En ese contexto genera aún más impotencia y enojo ver la elocuente falta de sentido común de las autoridades provinciales y una preocupante carencia de propuestas creativas y superadoras.
Sin ingenio en la tierra de los ingenios
Tener iniciativa, ser imaginativos, marcar un rumbo con firmeza y liderazgo, es lo opuesto al estado de anomia.
Como por ejemplo en Nueva Zelanda, donde la primera ministra, Jacinda Ardern, propuso impulsar una semana laboral de cuatro días y declarar más días festivos y feriados como una forma de apoyar al turismo local por la crisis del coronavirus.
Ardern señaló que estas medidas podrían ayudarán a estimular a sectores de la economía paralizados y salvar al sector turístico mientras las fronteras siguen cerradas por las medidas de confinamiento.
La premier instó a empleadores y empleados a que piensen alternativas creativas, disruptivas, para recuperar una economía que está devastada.
No se entiende, para el caso, como en Tucumán sí se puede viajar amontonados en un colectivo, pero no puede haber tres o cuatro mesas en la vereda de un bar respetando la distancia social.
El centro de la capital es un hervidero como si estuviéramos en las fiestas de fin de año, lo mismo que los bancos y los centros de pago, pero la gente no puede salir a andar en bicicleta, a hacer deportes individuales o a tomar aire en una plaza.
La Policía arrestó ayer a cinco ciclistas en Tafí Viejo, bajo el delito de que “estaban paseando”.
La misma Policía que asesina ciudadanos y en vez de detener a deportistas debería estar controlando el moto arrebato que estrangula a la provincia. Al sentido común le dispararon en la frente. O por la espalda, como a Luis Espinoza.
Mientras la pérdida de puestos de trabajo no tiene freno por la parálisis comercial en distintos rubros, ¿dónde estaba la Policía cuando se hizo el concurrido asado de Uatre, que se extendió desde un sábado hasta un domingo, y hasta se publicaron filmaciones?

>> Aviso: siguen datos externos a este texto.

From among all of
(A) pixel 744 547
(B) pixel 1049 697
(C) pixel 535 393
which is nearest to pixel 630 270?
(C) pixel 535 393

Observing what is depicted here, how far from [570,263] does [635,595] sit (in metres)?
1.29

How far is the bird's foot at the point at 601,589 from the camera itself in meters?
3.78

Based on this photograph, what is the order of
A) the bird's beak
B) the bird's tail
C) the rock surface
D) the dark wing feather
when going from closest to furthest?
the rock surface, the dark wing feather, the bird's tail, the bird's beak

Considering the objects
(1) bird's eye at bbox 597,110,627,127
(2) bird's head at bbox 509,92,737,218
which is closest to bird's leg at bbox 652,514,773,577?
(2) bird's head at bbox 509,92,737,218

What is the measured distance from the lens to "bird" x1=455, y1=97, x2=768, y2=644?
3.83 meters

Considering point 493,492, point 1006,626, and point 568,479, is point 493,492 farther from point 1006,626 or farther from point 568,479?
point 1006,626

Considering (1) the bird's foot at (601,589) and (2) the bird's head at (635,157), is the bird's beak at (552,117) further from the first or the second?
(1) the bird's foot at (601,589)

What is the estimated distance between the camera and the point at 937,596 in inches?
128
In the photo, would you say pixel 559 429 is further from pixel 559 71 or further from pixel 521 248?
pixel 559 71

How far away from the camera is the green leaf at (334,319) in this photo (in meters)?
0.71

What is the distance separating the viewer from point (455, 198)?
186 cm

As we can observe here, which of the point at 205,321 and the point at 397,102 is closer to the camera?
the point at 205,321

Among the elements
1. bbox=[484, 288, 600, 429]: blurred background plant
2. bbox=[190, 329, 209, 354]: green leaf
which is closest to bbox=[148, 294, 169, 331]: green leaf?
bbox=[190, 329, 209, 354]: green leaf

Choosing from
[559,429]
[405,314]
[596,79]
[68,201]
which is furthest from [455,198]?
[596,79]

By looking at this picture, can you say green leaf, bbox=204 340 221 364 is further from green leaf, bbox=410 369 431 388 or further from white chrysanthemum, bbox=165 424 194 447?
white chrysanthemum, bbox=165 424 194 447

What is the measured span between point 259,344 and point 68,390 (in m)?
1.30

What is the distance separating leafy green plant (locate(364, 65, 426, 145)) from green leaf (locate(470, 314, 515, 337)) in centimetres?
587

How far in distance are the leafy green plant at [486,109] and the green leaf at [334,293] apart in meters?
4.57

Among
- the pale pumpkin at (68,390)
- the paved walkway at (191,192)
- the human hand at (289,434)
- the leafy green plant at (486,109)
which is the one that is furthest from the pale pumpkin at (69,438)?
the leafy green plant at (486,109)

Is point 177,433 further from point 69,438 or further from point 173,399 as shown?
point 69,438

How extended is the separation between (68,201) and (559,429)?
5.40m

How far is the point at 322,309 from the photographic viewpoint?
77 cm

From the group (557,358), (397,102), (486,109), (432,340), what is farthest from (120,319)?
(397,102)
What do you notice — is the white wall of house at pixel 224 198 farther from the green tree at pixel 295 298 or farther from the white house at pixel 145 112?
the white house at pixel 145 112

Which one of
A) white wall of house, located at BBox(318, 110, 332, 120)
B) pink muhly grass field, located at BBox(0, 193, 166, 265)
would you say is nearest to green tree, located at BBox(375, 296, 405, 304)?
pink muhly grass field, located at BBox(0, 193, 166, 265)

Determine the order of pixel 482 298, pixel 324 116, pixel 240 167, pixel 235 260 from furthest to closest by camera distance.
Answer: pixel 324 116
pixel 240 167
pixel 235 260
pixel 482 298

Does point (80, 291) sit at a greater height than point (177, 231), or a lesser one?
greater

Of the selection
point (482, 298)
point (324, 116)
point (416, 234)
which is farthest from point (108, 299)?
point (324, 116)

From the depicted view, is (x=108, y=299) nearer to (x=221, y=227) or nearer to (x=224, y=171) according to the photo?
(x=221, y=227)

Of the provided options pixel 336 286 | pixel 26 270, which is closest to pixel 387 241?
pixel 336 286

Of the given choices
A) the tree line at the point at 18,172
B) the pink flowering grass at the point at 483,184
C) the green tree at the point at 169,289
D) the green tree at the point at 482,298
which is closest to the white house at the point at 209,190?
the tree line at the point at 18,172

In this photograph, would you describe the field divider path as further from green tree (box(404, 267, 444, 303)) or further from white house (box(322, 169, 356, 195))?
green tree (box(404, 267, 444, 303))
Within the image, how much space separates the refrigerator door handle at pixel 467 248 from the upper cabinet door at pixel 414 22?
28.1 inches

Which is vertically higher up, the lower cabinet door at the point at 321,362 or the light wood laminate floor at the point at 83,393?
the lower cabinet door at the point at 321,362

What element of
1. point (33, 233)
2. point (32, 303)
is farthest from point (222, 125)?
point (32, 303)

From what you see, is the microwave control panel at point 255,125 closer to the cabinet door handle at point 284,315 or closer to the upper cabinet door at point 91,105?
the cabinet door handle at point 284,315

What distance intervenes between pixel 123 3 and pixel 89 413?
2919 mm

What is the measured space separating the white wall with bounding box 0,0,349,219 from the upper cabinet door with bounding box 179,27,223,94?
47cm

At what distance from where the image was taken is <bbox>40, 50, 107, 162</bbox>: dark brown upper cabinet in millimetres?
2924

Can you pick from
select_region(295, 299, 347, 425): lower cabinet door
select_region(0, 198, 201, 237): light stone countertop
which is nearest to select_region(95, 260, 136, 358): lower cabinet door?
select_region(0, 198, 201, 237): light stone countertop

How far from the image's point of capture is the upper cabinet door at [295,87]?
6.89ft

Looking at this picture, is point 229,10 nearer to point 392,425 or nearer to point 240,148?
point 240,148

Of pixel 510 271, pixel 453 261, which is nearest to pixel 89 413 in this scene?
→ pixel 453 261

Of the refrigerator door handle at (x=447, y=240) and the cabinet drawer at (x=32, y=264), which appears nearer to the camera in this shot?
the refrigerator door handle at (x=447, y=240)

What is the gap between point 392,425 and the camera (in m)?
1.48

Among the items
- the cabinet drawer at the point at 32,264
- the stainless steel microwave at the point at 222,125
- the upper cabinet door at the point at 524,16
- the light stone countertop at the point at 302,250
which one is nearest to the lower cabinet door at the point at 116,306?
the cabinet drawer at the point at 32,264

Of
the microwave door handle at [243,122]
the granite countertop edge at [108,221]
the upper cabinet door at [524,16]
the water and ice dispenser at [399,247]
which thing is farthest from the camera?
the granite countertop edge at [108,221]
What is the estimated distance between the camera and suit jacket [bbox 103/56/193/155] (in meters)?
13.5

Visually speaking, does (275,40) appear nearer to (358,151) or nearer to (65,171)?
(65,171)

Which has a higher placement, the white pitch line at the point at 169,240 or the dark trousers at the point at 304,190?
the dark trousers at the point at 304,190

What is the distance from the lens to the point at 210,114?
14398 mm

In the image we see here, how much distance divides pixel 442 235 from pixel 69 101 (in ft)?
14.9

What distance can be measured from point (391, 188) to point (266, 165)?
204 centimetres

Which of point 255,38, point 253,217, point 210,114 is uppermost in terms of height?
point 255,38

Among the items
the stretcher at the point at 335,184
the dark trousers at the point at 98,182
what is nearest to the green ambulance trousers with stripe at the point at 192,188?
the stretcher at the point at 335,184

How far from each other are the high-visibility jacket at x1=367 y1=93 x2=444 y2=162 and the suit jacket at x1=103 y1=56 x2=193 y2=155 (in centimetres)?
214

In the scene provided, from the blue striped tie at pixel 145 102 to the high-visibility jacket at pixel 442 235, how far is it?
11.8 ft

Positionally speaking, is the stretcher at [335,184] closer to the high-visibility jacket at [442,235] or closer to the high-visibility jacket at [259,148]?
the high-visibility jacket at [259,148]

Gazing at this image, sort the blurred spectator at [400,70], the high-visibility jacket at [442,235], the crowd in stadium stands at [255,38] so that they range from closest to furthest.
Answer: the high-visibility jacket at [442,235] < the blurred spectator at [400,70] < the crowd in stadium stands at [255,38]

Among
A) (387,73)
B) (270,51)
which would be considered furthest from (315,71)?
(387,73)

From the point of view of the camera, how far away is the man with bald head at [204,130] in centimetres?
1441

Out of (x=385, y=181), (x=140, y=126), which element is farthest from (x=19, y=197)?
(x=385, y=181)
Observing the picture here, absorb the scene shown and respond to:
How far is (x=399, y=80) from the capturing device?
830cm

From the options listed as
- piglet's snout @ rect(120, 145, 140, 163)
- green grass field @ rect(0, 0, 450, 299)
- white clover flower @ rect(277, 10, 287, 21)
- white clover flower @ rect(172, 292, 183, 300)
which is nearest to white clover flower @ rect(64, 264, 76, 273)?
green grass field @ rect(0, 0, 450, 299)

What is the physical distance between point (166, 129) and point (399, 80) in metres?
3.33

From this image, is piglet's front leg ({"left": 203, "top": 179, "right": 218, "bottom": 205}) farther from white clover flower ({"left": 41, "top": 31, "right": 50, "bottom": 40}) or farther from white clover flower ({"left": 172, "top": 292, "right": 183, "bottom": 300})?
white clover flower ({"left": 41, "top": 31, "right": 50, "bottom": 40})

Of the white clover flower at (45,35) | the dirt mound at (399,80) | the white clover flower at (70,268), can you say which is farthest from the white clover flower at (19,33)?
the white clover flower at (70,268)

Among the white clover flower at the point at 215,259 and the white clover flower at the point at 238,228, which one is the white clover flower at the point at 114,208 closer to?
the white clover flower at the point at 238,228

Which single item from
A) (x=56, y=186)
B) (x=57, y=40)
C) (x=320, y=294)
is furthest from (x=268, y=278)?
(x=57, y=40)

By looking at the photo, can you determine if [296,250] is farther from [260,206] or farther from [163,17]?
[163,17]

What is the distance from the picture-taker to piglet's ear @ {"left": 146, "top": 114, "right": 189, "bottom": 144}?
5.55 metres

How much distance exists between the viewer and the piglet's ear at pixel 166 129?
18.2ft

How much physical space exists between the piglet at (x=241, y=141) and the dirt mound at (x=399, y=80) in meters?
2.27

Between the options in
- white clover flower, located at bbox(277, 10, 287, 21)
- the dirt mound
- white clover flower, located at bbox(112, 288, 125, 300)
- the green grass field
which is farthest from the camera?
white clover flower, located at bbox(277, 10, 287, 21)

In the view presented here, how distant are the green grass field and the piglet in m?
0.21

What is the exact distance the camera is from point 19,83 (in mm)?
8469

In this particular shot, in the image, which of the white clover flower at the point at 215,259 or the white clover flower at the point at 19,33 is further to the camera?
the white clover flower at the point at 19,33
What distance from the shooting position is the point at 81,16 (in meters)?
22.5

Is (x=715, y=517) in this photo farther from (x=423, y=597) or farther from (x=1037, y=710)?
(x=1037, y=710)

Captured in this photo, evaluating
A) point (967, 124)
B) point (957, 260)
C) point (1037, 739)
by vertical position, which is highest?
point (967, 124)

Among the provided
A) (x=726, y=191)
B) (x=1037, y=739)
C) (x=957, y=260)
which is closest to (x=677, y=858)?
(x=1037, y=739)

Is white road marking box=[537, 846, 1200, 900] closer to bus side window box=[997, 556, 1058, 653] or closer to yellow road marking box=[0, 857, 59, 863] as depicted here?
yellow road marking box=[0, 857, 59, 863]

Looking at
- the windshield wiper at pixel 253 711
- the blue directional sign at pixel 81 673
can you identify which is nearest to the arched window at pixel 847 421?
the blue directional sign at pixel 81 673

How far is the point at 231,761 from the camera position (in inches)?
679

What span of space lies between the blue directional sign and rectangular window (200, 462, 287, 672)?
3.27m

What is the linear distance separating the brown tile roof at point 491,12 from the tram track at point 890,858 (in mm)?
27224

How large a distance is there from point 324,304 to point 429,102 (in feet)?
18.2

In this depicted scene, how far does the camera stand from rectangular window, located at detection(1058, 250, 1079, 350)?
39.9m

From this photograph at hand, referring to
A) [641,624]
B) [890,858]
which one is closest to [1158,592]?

Cuando gobierna la anomia los privilegiados cuentan con más privilegios y los postergados pierden aún más derechos y las escasas posibilidades de progreso que ya tienen.
Violar la cuarentena es en sí mismo un absurdo, una contradicción, que acatan sólo aquellos que no tienen recursos y el poder para violarla.
El sinsentido común que promueve el gobierno nos invita, o más bien nos empuja, a que cada individuo se procure su propio sentido, en beneficio sólo de sí mismo.